Repeat the passage of the Hungarian Challenger Open text between "The Hungarian Challenger" and "name Kiskút Open.", inclusive, with no changes.

| Text to read |
↓

ATP Challenger Tour
- Event name: Hungarian Challenger Open
- Location: Budapest, Hungary
- Venue: BOK Hall
- Category: ATP Challenger Tour
- Surface: Hard (indoor)
- Draw: 32S/32Q/16D
- Prize money: €64,000 + H
- Website: Website

= Hungarian Challenger Open =

The Hungarian Challenger Open was a professional tennis tournament played on hard courts on the ATP Challenger Tour. It was held annually in Budapest, Hungary from 2016 to 2019.

Starting in 2023, a new tournament is held in Székesfehérvár, Hungary as part of the ATP Challenger Tour under the name Kiskút Open.

↑

| Provided records |
↓

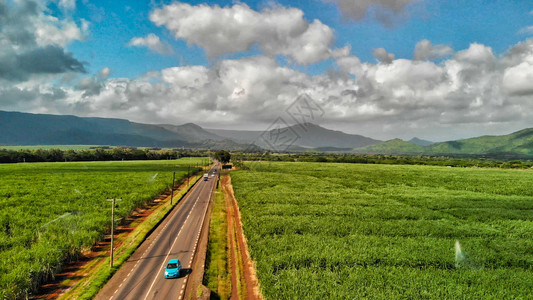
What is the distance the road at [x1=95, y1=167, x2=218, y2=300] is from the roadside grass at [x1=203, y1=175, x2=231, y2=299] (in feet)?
7.73

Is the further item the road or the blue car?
the blue car

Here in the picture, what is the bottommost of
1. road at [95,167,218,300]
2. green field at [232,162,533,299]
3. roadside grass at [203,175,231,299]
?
roadside grass at [203,175,231,299]

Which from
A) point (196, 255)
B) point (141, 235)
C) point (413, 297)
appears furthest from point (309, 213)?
point (141, 235)

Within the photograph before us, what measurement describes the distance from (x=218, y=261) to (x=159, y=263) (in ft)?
24.3

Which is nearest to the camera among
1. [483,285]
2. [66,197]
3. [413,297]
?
[413,297]

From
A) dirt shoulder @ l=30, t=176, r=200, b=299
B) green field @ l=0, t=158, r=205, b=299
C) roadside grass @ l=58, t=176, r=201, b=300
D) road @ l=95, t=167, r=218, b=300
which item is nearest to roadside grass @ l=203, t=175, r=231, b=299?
road @ l=95, t=167, r=218, b=300

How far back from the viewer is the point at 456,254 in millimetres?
28797

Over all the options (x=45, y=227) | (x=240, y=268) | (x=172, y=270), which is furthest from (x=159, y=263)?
(x=45, y=227)

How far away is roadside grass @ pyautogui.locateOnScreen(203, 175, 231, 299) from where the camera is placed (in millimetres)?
26225

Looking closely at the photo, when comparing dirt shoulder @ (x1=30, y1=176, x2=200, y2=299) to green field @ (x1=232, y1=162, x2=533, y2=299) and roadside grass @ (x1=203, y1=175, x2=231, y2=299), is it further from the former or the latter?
green field @ (x1=232, y1=162, x2=533, y2=299)

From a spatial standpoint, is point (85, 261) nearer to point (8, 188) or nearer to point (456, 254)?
point (456, 254)

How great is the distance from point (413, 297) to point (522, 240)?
89.7ft

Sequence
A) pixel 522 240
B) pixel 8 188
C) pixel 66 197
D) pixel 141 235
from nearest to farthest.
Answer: pixel 522 240, pixel 141 235, pixel 66 197, pixel 8 188

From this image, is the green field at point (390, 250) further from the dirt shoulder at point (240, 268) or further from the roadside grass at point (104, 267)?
the roadside grass at point (104, 267)
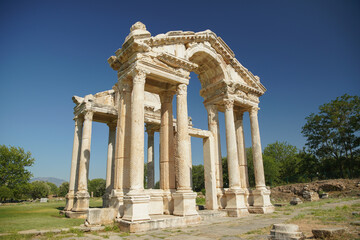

↑

| Exercise answer |
The Hungarian Challenger Open was a professional tennis tournament played on hard courts on the ATP Challenger Tour. It was held annually in Budapest, Hungary from 2016 to 2019.

Starting in 2023, a new tournament is held in Székesfehérvár, Hungary as part of the ATP Challenger Tour under the name Kiskút Open.